The Power of Perception
The power of perception cannot be underestimated when it comes to marketing, either online or off. The truth about a product, service, or company can matter very little in the long-run if the perception of the brand is bad. The same is true in reverse, too.
One example that is often given is bottled water. The perception was that it was drawn from deep wells and purified until the water had no impurities. It was trendy and healthy to drink bottled water, so the thinking went. It turned out to be mostly hogwash, bottled water was mostly just purified tap water. However, that has not stopped bottled water from becoming a worldwide industry worth billions of dollars. Is it healthier? Sure. Is it convenient in many cases? Yes. But, ultimately its success was built on a skewed perception.

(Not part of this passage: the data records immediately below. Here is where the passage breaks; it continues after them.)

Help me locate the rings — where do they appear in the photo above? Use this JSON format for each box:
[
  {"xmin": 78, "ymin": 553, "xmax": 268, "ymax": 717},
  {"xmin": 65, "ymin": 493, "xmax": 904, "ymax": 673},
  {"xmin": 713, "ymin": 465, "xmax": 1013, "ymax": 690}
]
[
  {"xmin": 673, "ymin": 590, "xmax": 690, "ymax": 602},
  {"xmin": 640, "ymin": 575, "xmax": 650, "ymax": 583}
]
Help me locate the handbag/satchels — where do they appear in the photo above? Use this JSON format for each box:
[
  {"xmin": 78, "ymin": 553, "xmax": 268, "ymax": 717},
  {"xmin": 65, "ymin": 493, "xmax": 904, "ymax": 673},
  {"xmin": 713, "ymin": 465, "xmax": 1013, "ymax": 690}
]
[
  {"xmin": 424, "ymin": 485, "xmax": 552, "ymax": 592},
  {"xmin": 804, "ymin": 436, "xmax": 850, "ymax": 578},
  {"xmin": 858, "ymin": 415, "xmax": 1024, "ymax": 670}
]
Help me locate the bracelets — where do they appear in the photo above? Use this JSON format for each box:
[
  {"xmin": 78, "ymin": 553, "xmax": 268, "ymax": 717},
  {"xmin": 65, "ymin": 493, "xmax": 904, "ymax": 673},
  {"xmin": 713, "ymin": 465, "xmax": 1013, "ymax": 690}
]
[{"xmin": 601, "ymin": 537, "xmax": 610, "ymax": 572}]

There is a reason why hundreds of billions of dollars are spent, each and every year, on branding and marketing. Indeed, in 2010 alone, companies in the United States spent over $300 billion on advertising. This is because the perception of a product or service is nearly as important as the actual effectiveness. Half the battle is getting the consumer to pick your product, service, or company over the many competitors.
Framing the Discussion
There is a term in psychology called the “framing effect”. The framing effect essentially means that people will pick different answers or choices depending on how the question is framed, even if the end result is the same either way. It is a cognitive bias that describes how people who are given the same choices in different formats will make inconsistent selections. The first real documentation of the framing effect occurred in 1981 when psychologists Amos Tversky and Daniel Kahneman held a study in order to see how framing a question could change the answers participants gave. The end result was that individuals chose widely varying answers, despite all of the outcomes being statistically the same.

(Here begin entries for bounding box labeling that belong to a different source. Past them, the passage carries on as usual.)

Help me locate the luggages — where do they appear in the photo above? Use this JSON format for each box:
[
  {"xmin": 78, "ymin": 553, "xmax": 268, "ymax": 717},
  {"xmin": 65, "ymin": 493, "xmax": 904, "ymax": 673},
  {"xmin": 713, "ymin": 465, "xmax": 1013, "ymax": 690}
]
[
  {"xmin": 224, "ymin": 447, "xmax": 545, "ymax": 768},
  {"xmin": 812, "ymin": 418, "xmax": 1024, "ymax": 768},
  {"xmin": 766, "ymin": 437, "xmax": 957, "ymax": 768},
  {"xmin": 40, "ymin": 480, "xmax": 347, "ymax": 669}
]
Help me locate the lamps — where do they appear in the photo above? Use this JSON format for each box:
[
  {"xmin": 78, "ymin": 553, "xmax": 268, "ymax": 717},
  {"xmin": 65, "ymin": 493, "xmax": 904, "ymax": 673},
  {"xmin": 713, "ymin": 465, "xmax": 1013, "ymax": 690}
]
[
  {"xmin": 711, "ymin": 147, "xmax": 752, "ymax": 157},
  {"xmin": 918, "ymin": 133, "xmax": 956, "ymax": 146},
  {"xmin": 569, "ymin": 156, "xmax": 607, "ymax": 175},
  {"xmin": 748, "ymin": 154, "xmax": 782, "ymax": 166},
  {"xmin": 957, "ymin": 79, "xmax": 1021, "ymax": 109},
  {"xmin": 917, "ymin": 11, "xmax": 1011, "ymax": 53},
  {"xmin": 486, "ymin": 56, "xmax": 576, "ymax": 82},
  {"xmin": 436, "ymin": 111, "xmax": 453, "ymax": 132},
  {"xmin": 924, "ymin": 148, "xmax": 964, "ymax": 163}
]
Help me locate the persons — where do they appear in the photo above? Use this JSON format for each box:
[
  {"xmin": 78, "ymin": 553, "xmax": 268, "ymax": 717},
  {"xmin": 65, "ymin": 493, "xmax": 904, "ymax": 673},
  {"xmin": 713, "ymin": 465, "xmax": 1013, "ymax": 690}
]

This framing issue translates to many other areas besides theoretical questions, too. Would you rather work with someone who “did not finish college”, or someone who has “some college education”? The result is the same, but the framing clearly indicates a better choice. The same is true of a reputation or of branding, where planning to present your product, service, company, or self to others will benefit you because they are more likely to perceive you in the way you wish.
The Evolution of Branding
Branding first really became a mass science when television began selling commercial items, particularly in the 1950s. If you fast-forward to the 1990s, then it took another giant leap with the advent of the Internet. Over the next couple of decades, branding on the Internet would evolve from the same type of mass-appeal marketing to a much more individualized process. Now, each Internet user's preferences, wants, and needs can be addressed by a skilled marketing and advertising team. What this means is that online reputations and online branding are more important than ever because it is not just about getting name recognition, it is about satisfying the specific needs of each, individual, customer.

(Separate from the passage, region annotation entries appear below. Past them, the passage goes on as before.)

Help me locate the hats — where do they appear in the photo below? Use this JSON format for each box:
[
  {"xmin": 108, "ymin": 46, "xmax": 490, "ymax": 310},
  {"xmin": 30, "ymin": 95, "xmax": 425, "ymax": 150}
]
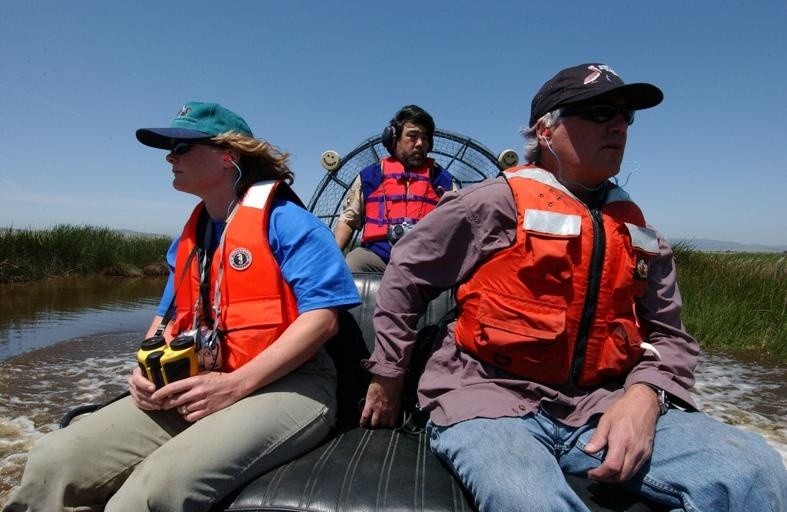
[
  {"xmin": 529, "ymin": 63, "xmax": 664, "ymax": 127},
  {"xmin": 136, "ymin": 101, "xmax": 253, "ymax": 150}
]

How the Internet Effects Branding
Social media and networking, as well as search engines, have undoubtedly changed the field of branding. The Internet is a place where your reputation or branding is not necessarily under your control. Rather, it is under the control of Internet users who can hide behind shroud of anonymity, but who nevertheless have the ability to broadcast their complaints to the world. This is an extremely dangerous position for any brand or reputation to be in. This is not a problem that is likely to go anywhere either, as the Internet is only growing in importance.
People Believe What They Read—True or Not
Ultimately, people have a tendency to believe what they read. How many times has someone sent you a chain mail letter that was so obviously false or fictitious, but they believed it one hundred percent? On December 28th, 1917, H.L. Mencken, a journalist working for the New York Evening Mail, published an article celebrating the anniversary of the bathtub. The article detailed how the first bathtubs had been introduced in the United States in 1842 and had been composed chiefly of mahogany and lead. The article also described how bathtubs were not well accepted by society until Millard Fillmore had one installed in the White House in 1850. The problem is that none of this was true in the slightest. This did not stop the article from being reprinted in newspapers all over the United States, referenced by textbooks, cited by encyclopedias, and finding its way into the social psyche. Even today, the article can be found being referenced in magazine articles, books, and even a January 2008 Kia commercial.“A lie can travel halfway around the world before the truth can get it's boots on” is a quote that is often attributed to Mark Twain or Winston Churchill, but was actually first recorded by Charles Spurgeon, who called it an old proverb. Even in a quote describing how people believe what they read or hear, there is an example of too many people believing what they read or hear about who said it—such is the pervasiveness of the problem. Hopefully you can see why it is vital that companies, individuals, and organizations make sure that what people are reading about them is the truth.